In such a world, needs rather than wishes rule, and even a liberal power such as the United States is not exempt from the struggle for survival. Such a struggle means looking unsentimentally at the human condition, which, in turn, requires a good deal of unpleasantness. Boiled down to its essentials, here is the situation of the United States:
The United States dominates the Western Hemisphere and therefore has power to spare to affect the balance of power in the Eastern Hemisphere. It uses this power to secure the sea lines of communication and free access to hydrocarbons. In a word, the United States engages in the amoral struggle for power to defend a liberal international order. The end result is in a large sense moral, but the means, if not immoral, are often amoral - that is, they belong in a category separate from the one involving lofty principles.

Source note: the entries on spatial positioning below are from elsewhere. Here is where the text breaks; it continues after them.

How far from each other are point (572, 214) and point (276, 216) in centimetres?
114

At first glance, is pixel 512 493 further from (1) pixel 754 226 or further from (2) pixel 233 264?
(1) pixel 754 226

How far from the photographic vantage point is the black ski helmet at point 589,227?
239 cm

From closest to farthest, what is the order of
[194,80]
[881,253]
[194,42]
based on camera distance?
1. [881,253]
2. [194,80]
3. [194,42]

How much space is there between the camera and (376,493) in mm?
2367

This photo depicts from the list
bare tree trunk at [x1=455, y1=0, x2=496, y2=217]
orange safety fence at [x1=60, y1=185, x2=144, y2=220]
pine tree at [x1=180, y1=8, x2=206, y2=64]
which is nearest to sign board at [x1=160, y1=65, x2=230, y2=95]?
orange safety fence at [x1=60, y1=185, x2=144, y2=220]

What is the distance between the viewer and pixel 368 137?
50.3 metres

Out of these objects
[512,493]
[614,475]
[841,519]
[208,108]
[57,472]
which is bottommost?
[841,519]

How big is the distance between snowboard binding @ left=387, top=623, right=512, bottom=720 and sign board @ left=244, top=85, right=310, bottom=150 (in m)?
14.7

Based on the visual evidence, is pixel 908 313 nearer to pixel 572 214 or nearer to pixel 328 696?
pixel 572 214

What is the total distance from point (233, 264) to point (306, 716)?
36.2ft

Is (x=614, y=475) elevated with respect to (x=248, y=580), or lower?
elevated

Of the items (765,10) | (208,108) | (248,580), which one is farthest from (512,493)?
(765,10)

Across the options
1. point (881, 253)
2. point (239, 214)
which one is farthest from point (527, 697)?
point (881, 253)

For example, there is the Middle East, where the United States for decades during the Cold War and after supported dictatorial regimes. This was not necessarily moral, even though the passing of these regimes has in most cases led not to an improved quality of life for the inhabitants but to a worse one. Yet support for such regimes did indeed provide for regional stability, access to energy for the West and reliable sea lines of communication to and from the Middle East for both America and its allies. And this is not to mention the various peace treaties and disengagement accords that could only have been reached with strong Arab dictators.
There is nothing ironic or cynical about this. American presidents over the decades surely wanted the Middle East to be more democratic, but the needs of foreign policy outweighed their dreams.
In East Asia, the United States must support the military modernizations and buildups of former enemies Japan and Vietnam to balance against the rising power of China. Vietnam is not democratic, and Japan's democracy has featured veritable rule by the same party for decades. Vietnamese and Japanese military power could conceivably create problems for the United States in the future, especially given the rise of Japanese nationalism. But the needs of the moment, given China's very size and authoritarianism, demand these imperfect alliances.